Als ich am Freitag mit dem Regionalexpress durchs Ruhrgebiet reiste (mein Leben also in vollen Zügen genoss), fuhr ich einen Teil der Strecke mit einer Pfadfindergruppe. Erst nachdem der Zug in den Duisburger Hauptbahnhof eingefahren war, bemerkten die Anführer der Gruppe, dass sie die letzten fünf Minuten vor einem Schild gestanden hatten, auf dem „Tür defekt“ stand. Und so drehten sich die etwa zwanzig Pfadfinder, die sich über die gesamte Wagenlänge im Mittelgang gestaut hatten, um und gingen zur Tür am anderen Ende des Wagens hinaus. Sie gingen nicht etwa durch die Tür, die zwei Meter neben der defekten im nächsten Wagen lag und offen stand.

Als ich Dinslaken, die Stadt meiner Kindheit, erreicht hatte und zu Fuß zu meinen Eltern ging, stellte ich fest, dass die alljährlichen Straßenpflaster-Festwochen offenbar wieder in vollem Gange waren. Anders als im Osten der Republik, wo man am nächsten Wochenende den vierzigsten Jahrestag des Schahbesuchs mit großen Trachtenparaden begehen will, haben die Dinslakener Straßenpflaster-Festwochen wenig mit Gewalt, aber viel mit Verkehrsbehinderung zu tun. Denn jedes Jahr im Frühsommer wird das Pflaster der Hauptstraße aufgebrochen, die Steine werden gewendet, ein neues Sandbett wird gelegt und dann wird die Straße wieder zugepflastert. Leider liefert die offizielle Website der Stadt keinerlei Informationen zu diesem schönen Brauchtum, aber ich möchte jeden herzlich einladen, sich diese besondere Tiefbauprozession nicht entgehen zu lassen.

So viel für den Augenblick, mehr Content gibt’s, wenn mehr passiert.

Getrennt, geschrieben

Von Lukas Heinser, 16. März 2007 10:49

Heute, liebe Kinder, erklärt Euch das Coffee-And-TV-Lehrpersonal mal, warum einige Regeln der deutschen Rechtschreibung der Zweideutigkeit Tür und Tor öffnen.
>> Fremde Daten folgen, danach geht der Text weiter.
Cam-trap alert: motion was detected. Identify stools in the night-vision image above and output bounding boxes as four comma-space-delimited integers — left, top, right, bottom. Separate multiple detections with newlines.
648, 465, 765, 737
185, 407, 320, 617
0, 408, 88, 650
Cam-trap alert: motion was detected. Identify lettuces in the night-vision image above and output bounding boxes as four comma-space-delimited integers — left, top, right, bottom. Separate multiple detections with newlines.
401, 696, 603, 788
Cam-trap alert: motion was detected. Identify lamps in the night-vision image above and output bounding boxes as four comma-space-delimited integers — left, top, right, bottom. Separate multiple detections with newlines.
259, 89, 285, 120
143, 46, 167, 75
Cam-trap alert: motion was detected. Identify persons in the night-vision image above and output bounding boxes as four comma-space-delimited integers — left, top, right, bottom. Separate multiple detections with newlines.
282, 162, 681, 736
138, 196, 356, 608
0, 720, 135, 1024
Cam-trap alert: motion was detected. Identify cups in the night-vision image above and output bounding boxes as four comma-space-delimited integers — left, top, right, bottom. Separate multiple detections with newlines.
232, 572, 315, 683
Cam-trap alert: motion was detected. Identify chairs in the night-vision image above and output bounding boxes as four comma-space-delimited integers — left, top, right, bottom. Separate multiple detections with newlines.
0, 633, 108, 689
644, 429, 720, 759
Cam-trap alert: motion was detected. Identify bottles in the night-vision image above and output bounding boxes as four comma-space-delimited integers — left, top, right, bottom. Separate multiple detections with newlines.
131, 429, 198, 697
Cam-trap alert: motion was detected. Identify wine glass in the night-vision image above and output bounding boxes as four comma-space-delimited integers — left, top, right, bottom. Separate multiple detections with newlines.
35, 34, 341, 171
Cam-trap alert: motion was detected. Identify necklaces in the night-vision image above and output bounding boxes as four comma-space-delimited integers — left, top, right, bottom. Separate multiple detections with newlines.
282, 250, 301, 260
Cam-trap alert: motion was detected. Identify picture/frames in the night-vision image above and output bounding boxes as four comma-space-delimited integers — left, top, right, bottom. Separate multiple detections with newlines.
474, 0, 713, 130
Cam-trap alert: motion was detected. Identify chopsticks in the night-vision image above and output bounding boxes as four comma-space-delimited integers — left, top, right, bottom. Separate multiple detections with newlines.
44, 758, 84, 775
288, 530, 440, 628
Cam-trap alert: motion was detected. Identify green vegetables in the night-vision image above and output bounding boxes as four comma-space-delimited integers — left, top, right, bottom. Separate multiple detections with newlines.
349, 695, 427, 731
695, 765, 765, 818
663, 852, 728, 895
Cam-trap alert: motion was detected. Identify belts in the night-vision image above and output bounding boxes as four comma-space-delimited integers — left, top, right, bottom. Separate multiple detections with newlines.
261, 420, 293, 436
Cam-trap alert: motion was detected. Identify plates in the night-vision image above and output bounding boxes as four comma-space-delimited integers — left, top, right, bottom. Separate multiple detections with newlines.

Als Beispiel haben wir uns die Getrenntschreibung von zusammengesetzten Verben ausgesucht. RP Online schreibt in einem Artikel über Flavio Briatore, der möglicherweise gar nicht der Vater von Heidi Klums erstem Kind ist, folgendes:

Der Formel-Eins-Manager und das Topmodel waren 2003 zusammen gekommen und trennten sich kurz vor Lenis Geburt im Mai 2004.

Und obwohl dieser Satz laut Duden (§34) vorbildlich zusammengestellt wurde, kann ich doch nicht verhehlen, an einer Stelle herzhaft und pubertär aufgelacht zu haben. Kann aber auch am Kontext liegen …

PS: Briatore sagt, nicht er, „sondern eine prominente Persönlichkeit, die Millionen aus dem Fernsehen kennen“ solle der Vater sein. Seien wir also gespannt, wie schnell Prinz Frédéric von Anhalt diesmal vor die Mikrofone der Weltöffentlichkeit hechtet, um sich als Erzeuger ins Gespräch zu bringen.